Tuesday, August 30, 2016

An analysis of mcm14 pls

The greatest clue to what this poem is all about is its title — "MCMXIV." These are the Roman numerals for the number 1914. The year 1914 was the start of World War I in Europe. Additionally, it is important to know that Philip Larkin was English and a renowned post-war poet. That background knowledge is central to any interpretation of the poem.
Knowing that the poem is set in England prior to WWI, we can begin to draw conclusions based on the speaker's descriptions. The first stanza depicts lines of men waiting to enlist, "Grinning as if it were all / An August Bank Holiday lark." The men are excited, as if they are on vacation or going to a sporting event, as they sign up to enter one of the bloodiest and deadliest wars in recorded history.

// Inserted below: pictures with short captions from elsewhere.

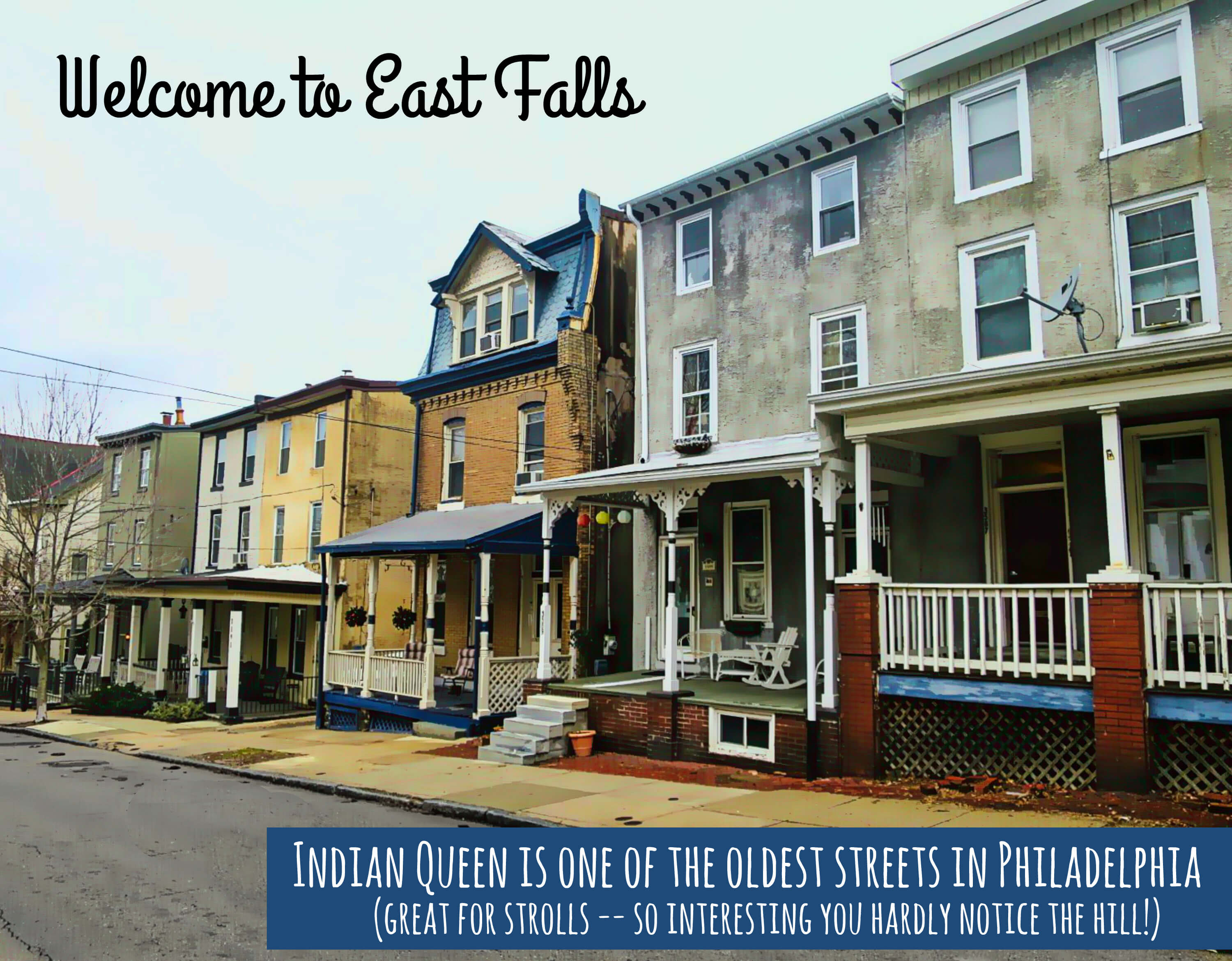 EastFallsLocal diverse architecture iql cloned sat RESIZE text more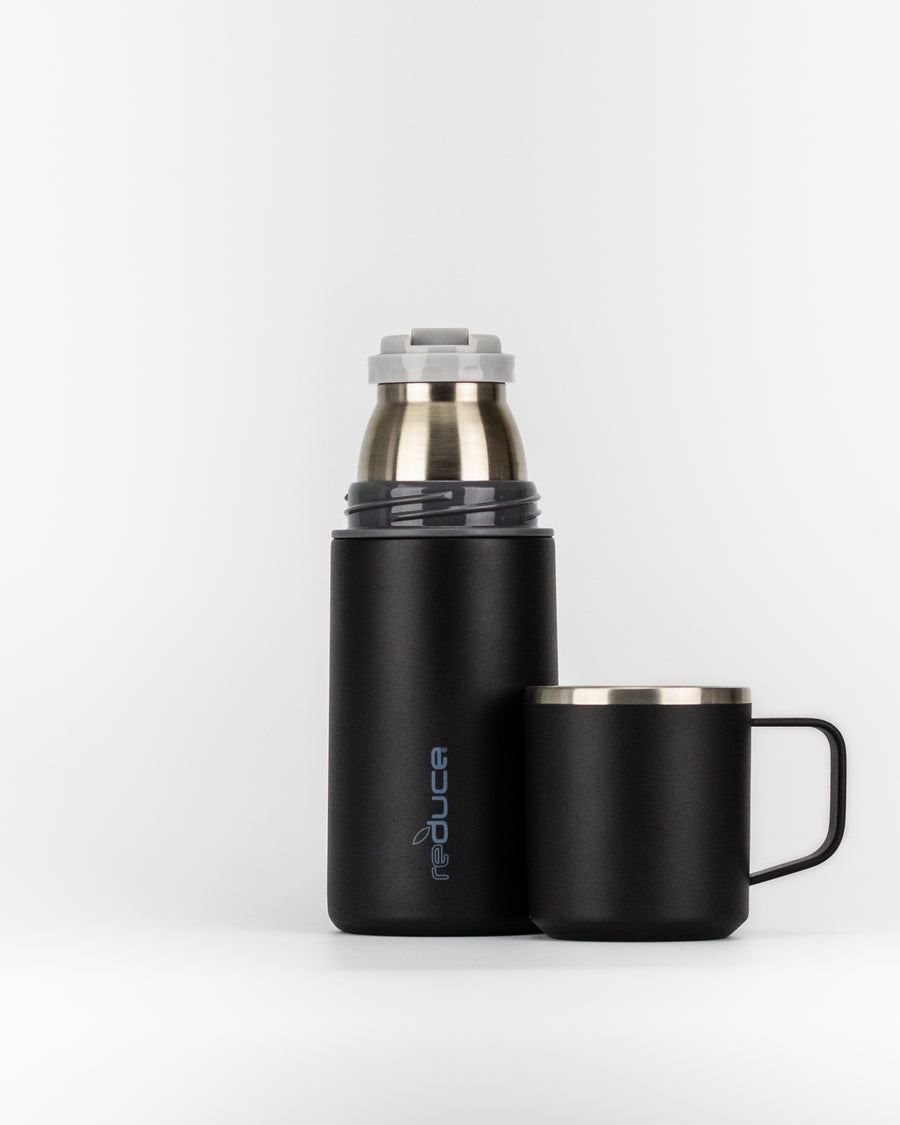 PERFORMANCE FLASK 17 OZ. - Reduce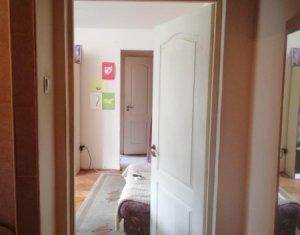Chirie apartament cu 2 camere in Gheorgheni, zona Politia Rutiera, oferta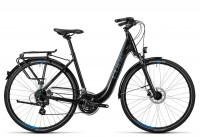 CUBE Touring Pro EE 2016 black grey blue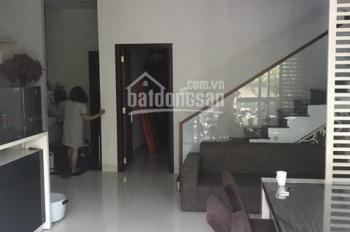 Cho thuê nhà kiệt ô tô Trương Chí Cương, gần khu biệt thự Thăng Long - LH: 0975 760 254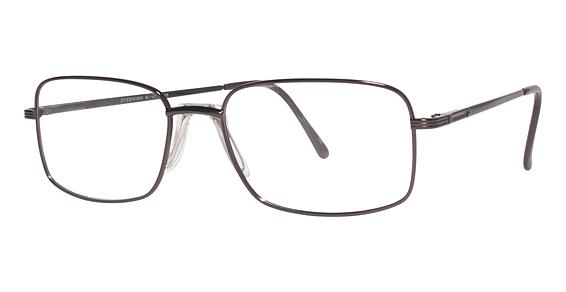 Stetson Stetson XL 17 Eyeglasses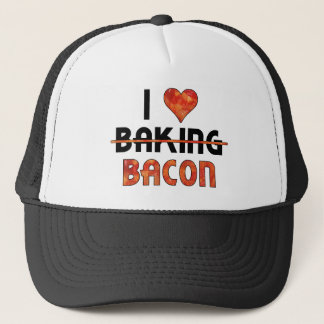 Funny I Don't Love Baking, I Love Bacon Trucker Hat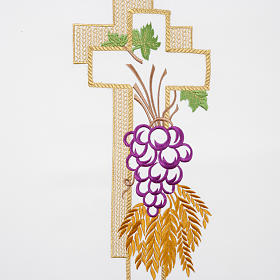 Lectern Cover, cross, grapes, wheat, in liturgical colours s2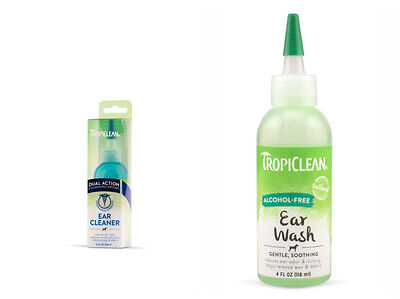 Tropiclean Alcohol Free Ear Wash Dual Action Ear Cleaner For Dogs Cat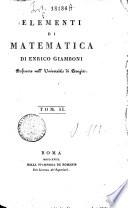 Elementi di matematica di Enrico Giamboni professore nell'Universita di Perugia. Tom. 1 [-2]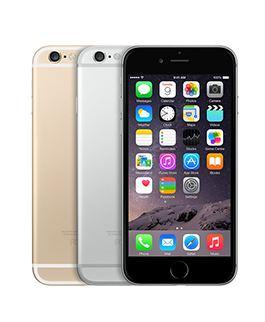 iPhone 6 64GB Màu Vàng TBH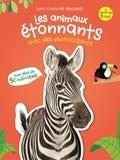 Yoyo éditions - Les animaux étonnants - Avec des photocollants.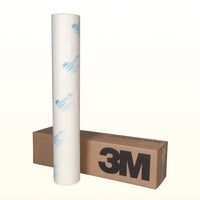 3M™ Premasking Tape SCPM-3, 36 in x 100 yd, 1 Roll/Case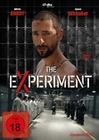 THE EXPERIMENT - DVD - Thriller & Krimi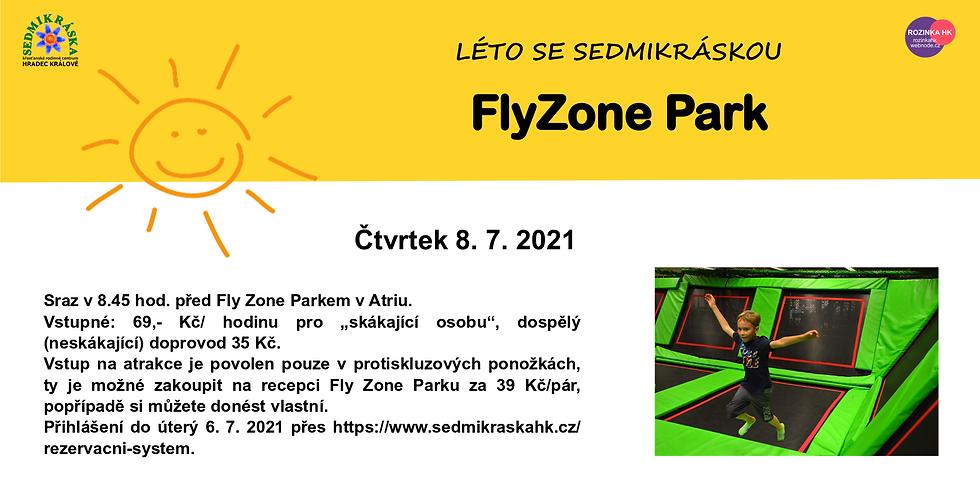 Fly Zone Park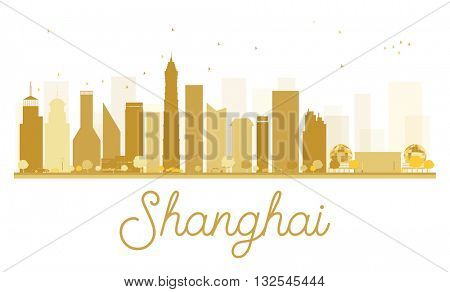 Shanghai City skyline golden silhouette. Vector illustration. Simple flat concept for tourism presentation, banner, placard or web site. Shanghai isolated on white background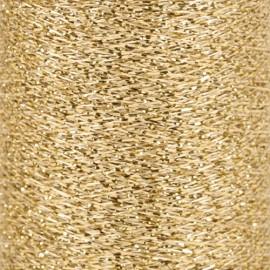 Glitter 01 - ouro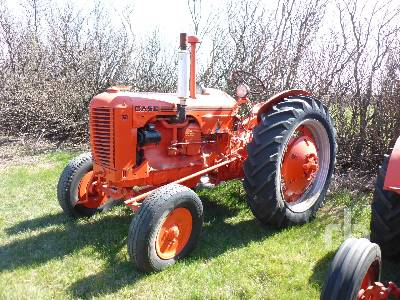 1950 CASE DC 2WD Antique Tractor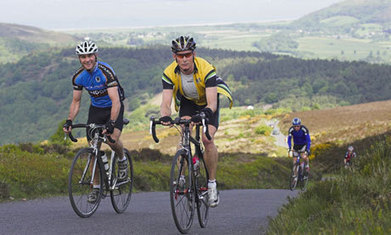 Exmoor travel tips: cycling trips to take your breath away - The Guardian | Cycling Trip | Scoop.it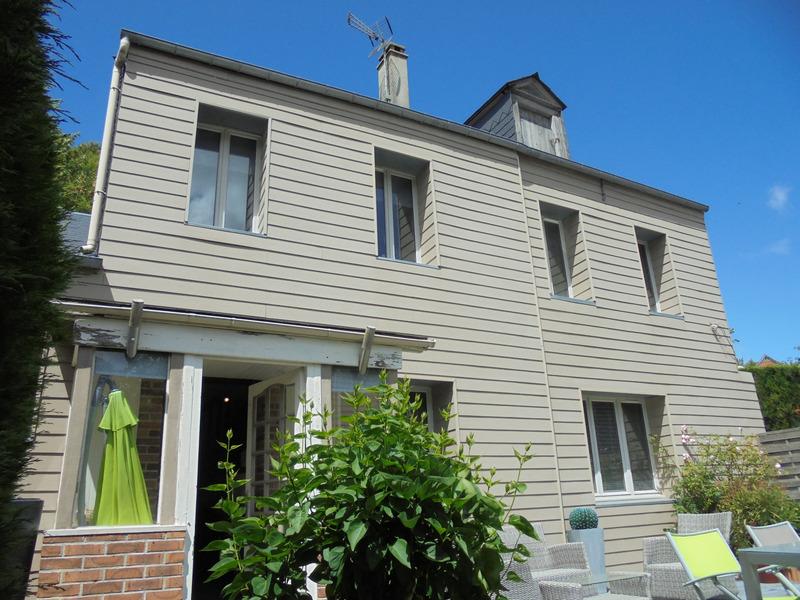 Maison de 80  m2 - Dieppe (76200)
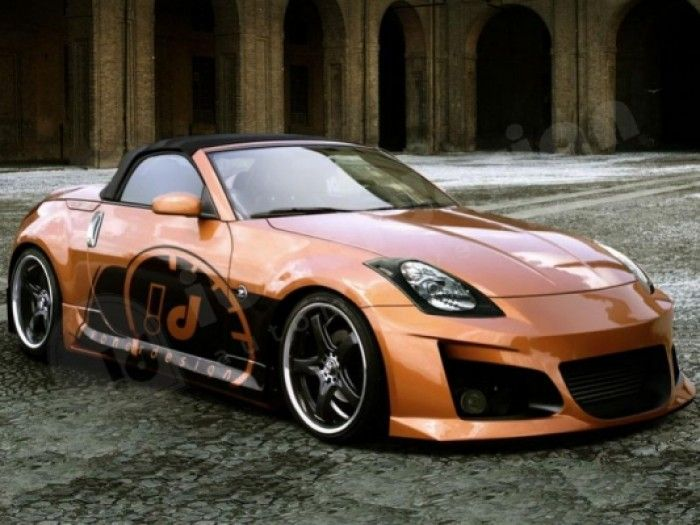 Nissan 350z 03 couperoadster full body kit venom 350 z nissan 350z 03 couperoadster full body kit venom publicscrutiny Images
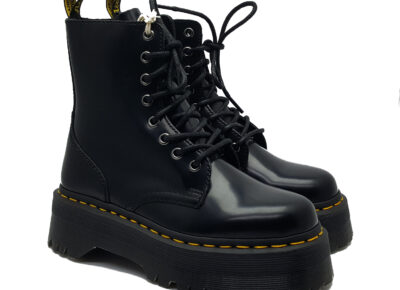 Bota Quad Retro Jadon BLACK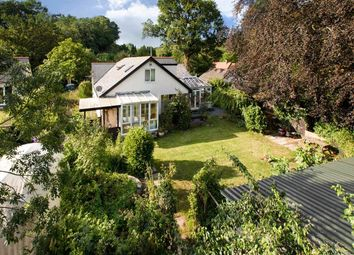 Thumbnail 6 bedroom detached house for sale in Dunsford, Exeter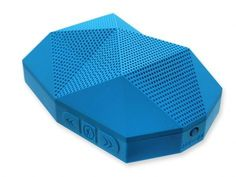Best Portable Bluetooth Speakers from Outdoor Tech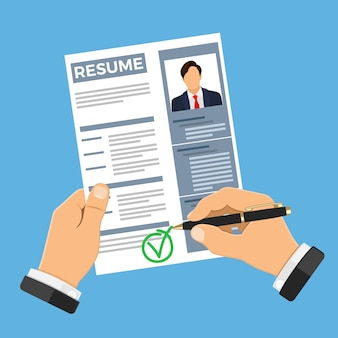 Emprego, recrutamento e conceito de contratação com currículo de candidato a emprego. Vetor Premium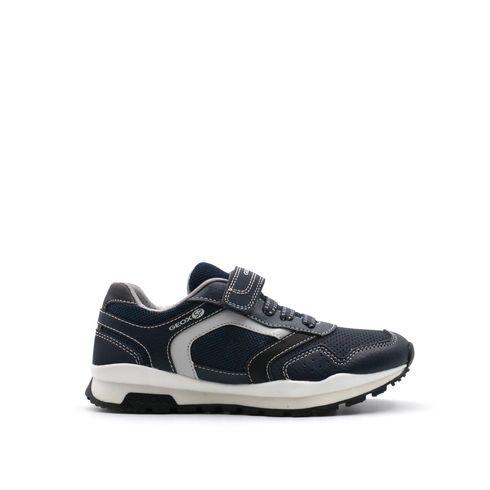 Sneaker da bimbo Geox J Coridan B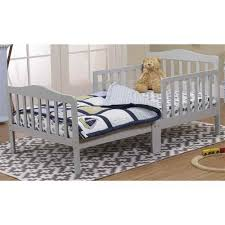 Metal Toddler Bed Best 25 Contemporary Toddler Beds Ideas On Pinterest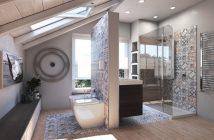 Trasformazione vasche in doccia Milano in poche ore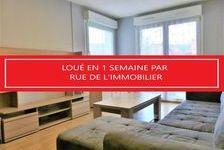 Location Appartement 480 Haguenau (67500)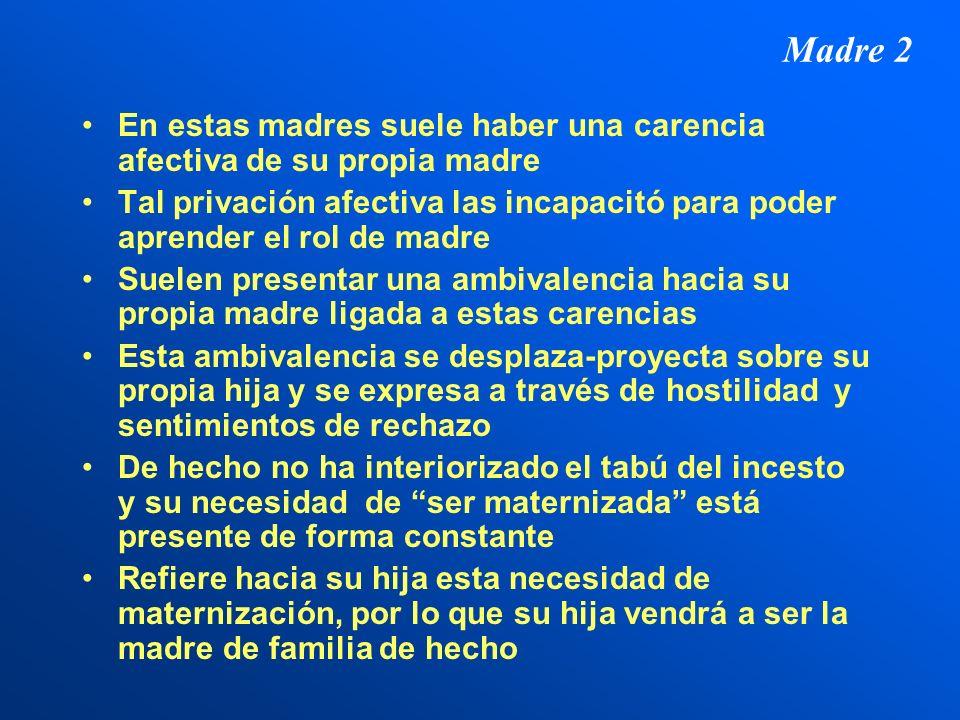 Madre 2 En estas madres suele haber una carencia afectiva de su propia madre.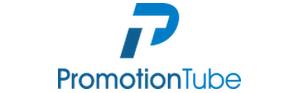 Logo_promotiontube_300x93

The picture shifts, with "shut shops" and "dust behind limousines." The country has been abandoned as the men have gone off to war, and the tone has changed to one of loss. What exactly has been lost is identified in the last stanza of the poem, echoed both in the first and last line of that stanza: "Never such innocence again." The fact that this poem is all one sentence further suggests that it is a single thought — that the transition from naive enthusiasm to jaded cynicism occurs in a single moment as fleeting as the time it takes to utter just one sentence.